Competing Risks
Singer and Willet (2003) Applied Longitudinal Data Analysis, Oxford, analyze data on the length of service of U.S. Supreme Court Justices, treating death and retirement as competing risks and age at appointment and calendar year of appointment as predictors.
We will conduct a similar analysis using an updated dataset that I
created by extracting data from Wikipedia in February 2012.
I saved the file in Stata 11 format as justices.dta, so
you can read it from the course website.
. use http://data.princeton.edu/pop509/justices.dta
. stset tenure, fail(event)
failure event: event != 0 & event < .
obs. time interval: (0, tenure]
exit on or before: failure
------------------------------------------------------------------------------
112 total obs.
0 exclusions
------------------------------------------------------------------------------
112 obs. remaining, representing
103 failures in single record/single failure data
1831 total analysis time at risk, at risk from t = 0
earliest observed entry t = 0
last observed exit t = 36
. tab event
event | Freq. Percent Cum.
------------+-----------------------------------
0 | 9 8.04 8.04
1 | 49 43.75 51.79
2 | 54 48.21 100.00
------------+-----------------------------------
Total | 112 100.00
The 'event' variable is coded 0 for censored (9 justices currently serving), 1 for those who left the court due to death (49), and 2 for justices who retired or resigned (54).
I ignore the return engagements by John Rutledge and Charles Evans Hughes, who resigned and later were reappointed as Chief Justice.
Overall Survival
The first thing we calculate is the Kaplan-Meier estimator of overall survival
. sts graph
failure _d: event
analysis time _t: tenure
. graph export justices-km.png, width(400) replace
(file justices-km.png written in PNG format)

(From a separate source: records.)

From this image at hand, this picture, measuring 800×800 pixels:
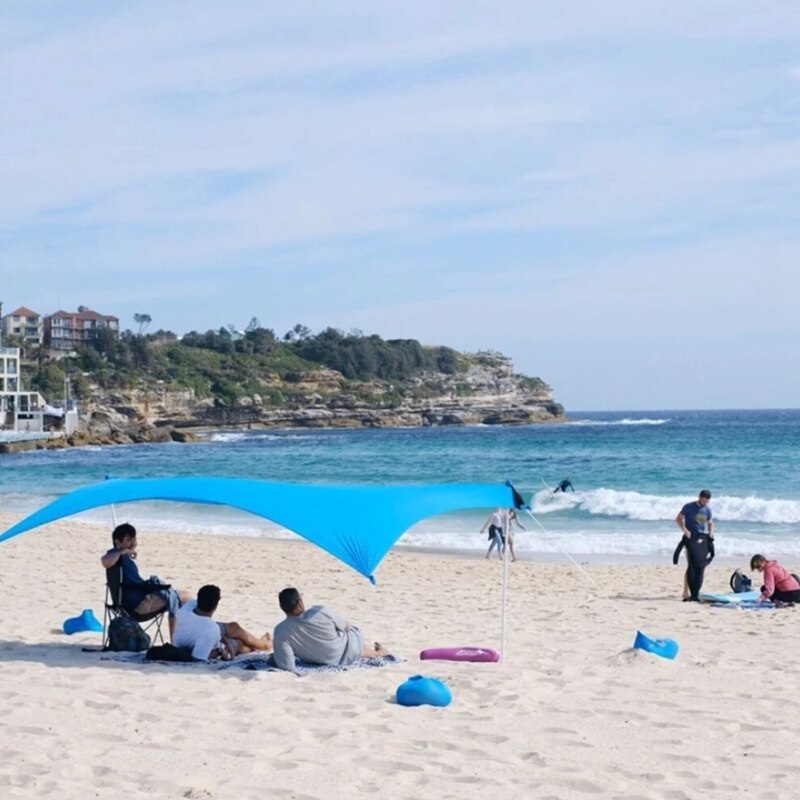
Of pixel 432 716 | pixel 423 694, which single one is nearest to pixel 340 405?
pixel 423 694

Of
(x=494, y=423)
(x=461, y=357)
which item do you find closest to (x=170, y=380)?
(x=494, y=423)

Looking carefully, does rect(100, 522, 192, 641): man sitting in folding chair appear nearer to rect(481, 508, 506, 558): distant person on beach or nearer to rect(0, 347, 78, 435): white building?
rect(481, 508, 506, 558): distant person on beach

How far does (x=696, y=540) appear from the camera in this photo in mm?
13438

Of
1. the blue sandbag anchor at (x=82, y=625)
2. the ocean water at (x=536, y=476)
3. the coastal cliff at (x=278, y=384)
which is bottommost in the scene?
the ocean water at (x=536, y=476)

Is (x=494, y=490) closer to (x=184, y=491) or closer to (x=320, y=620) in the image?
(x=320, y=620)

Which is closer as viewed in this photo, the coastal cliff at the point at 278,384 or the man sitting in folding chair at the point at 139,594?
the man sitting in folding chair at the point at 139,594

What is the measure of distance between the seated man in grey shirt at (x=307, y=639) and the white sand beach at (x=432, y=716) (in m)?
0.21

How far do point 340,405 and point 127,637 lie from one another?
103m

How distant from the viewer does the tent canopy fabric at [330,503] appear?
27.0 feet

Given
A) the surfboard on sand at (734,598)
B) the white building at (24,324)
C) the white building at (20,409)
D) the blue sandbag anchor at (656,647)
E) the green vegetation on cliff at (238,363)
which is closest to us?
the blue sandbag anchor at (656,647)

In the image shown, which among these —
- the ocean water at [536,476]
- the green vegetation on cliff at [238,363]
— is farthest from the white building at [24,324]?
the ocean water at [536,476]

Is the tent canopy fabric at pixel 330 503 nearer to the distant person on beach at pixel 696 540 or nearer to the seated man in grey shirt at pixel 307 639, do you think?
the seated man in grey shirt at pixel 307 639

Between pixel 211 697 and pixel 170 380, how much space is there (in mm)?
98879

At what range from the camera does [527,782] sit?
5855 mm
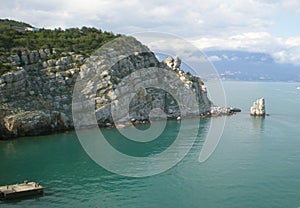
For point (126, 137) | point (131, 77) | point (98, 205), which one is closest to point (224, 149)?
point (126, 137)

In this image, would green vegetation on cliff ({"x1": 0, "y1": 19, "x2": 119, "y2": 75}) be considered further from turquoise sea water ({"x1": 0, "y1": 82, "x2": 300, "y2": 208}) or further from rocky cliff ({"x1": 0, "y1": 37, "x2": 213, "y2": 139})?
turquoise sea water ({"x1": 0, "y1": 82, "x2": 300, "y2": 208})

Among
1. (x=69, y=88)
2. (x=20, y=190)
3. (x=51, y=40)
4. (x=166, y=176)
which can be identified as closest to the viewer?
(x=20, y=190)

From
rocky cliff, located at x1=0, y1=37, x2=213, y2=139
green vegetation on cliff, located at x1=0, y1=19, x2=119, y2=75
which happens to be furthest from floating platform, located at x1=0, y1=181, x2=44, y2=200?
green vegetation on cliff, located at x1=0, y1=19, x2=119, y2=75

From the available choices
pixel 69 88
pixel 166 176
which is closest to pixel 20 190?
pixel 166 176

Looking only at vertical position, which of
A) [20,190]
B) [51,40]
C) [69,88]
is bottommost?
[20,190]

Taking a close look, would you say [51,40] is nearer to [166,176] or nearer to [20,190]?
[166,176]

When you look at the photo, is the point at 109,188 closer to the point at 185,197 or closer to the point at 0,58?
the point at 185,197

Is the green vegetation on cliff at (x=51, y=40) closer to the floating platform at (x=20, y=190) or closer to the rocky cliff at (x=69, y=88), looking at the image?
the rocky cliff at (x=69, y=88)
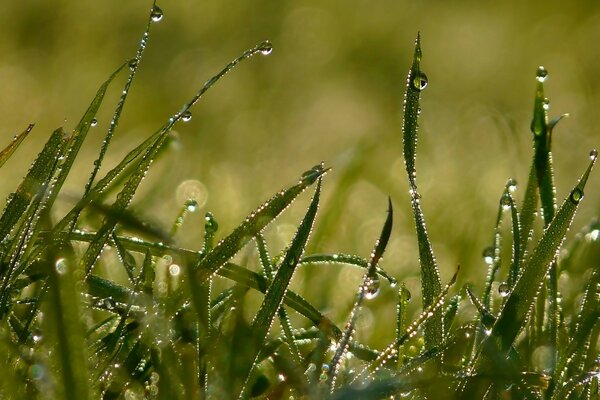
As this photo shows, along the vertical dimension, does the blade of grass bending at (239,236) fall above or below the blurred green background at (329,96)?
below

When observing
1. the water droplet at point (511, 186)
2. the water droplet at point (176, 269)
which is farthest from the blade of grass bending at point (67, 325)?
the water droplet at point (511, 186)

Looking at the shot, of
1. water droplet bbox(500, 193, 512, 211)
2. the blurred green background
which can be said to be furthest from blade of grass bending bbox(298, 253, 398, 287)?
the blurred green background

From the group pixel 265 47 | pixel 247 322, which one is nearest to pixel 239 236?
pixel 247 322

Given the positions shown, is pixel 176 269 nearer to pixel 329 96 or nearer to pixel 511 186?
pixel 511 186

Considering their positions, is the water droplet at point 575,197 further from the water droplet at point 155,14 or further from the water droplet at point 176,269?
the water droplet at point 155,14

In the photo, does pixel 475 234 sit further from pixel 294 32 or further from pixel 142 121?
pixel 294 32
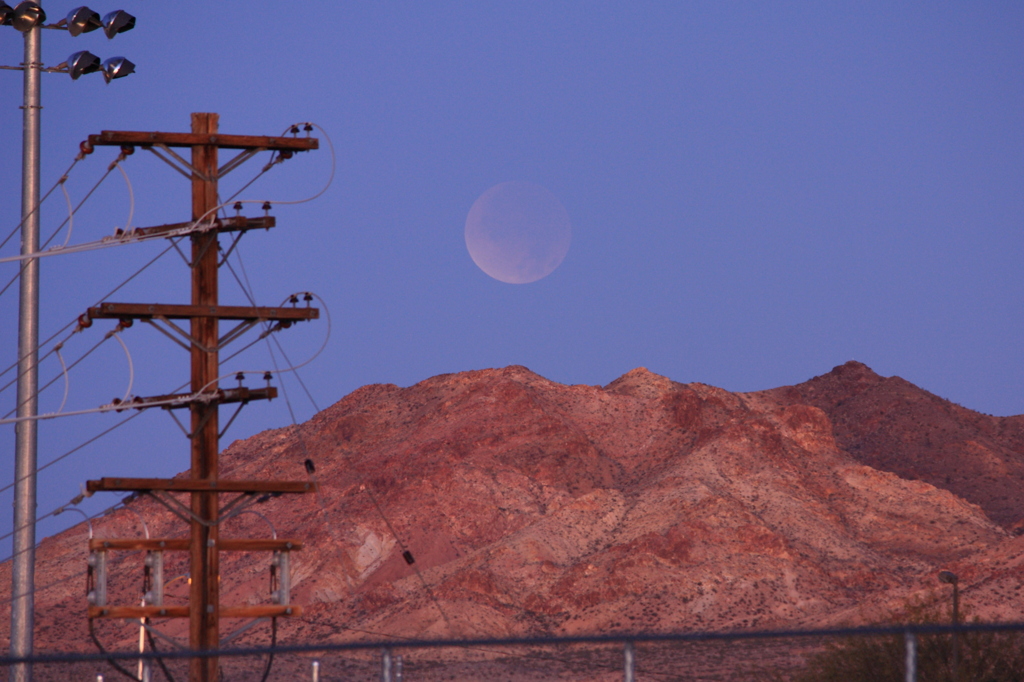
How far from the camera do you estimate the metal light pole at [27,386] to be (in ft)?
55.8

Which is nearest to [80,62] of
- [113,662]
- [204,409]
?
[204,409]

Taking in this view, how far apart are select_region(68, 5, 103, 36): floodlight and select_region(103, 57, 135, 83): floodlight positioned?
72 cm

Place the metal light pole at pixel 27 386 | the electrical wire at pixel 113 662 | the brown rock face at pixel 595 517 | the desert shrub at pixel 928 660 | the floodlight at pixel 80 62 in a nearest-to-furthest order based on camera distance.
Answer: the electrical wire at pixel 113 662 → the metal light pole at pixel 27 386 → the floodlight at pixel 80 62 → the desert shrub at pixel 928 660 → the brown rock face at pixel 595 517

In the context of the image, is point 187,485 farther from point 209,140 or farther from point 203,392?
point 209,140

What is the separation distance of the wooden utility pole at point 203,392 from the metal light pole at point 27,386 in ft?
4.99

The median length of service is about 15.5 years. We generate the kaplan-Meier survival function for later use.
. sts gen km = s
Incidence Functions
The command stcompet, written by
V. Coviello and M. Boggess (2004)
"Cumulative incidence estimation in the presence of competing risks"
Stata Journal, 4(2):103-112,
can estimate incidence functions.
To install this command type findit stcompet.
We specify death as the event of interest and retirement
as the competing event.
. streset, fail(event==1)
-> stset tenure, failure(event==1)
failure event: event == 1
obs. time interval: (0, tenure]
exit on or before: failure
------------------------------------------------------------------------------
112 total obs.
0 exclusions
------------------------------------------------------------------------------
112 obs. remaining, representing
49 failures in single record/single failure data
1831 total analysis time at risk, at risk from t = 0
earliest observed entry t = 0
last observed exit t = 36
. stcompet ci=ci, compet(2) // you just specify the code
The command generates the cumulative incidence function CIF for the cause of interest and each named competing cause. To plot them you need to select the appropriate event code. Here's the incidence of death
. twoway line ci _t if event==1, c(J) sort /// > title(Cumulative incidence of death) . graph export justices-cid.png, width(400) replace (file justices-cid.png written in PNG format)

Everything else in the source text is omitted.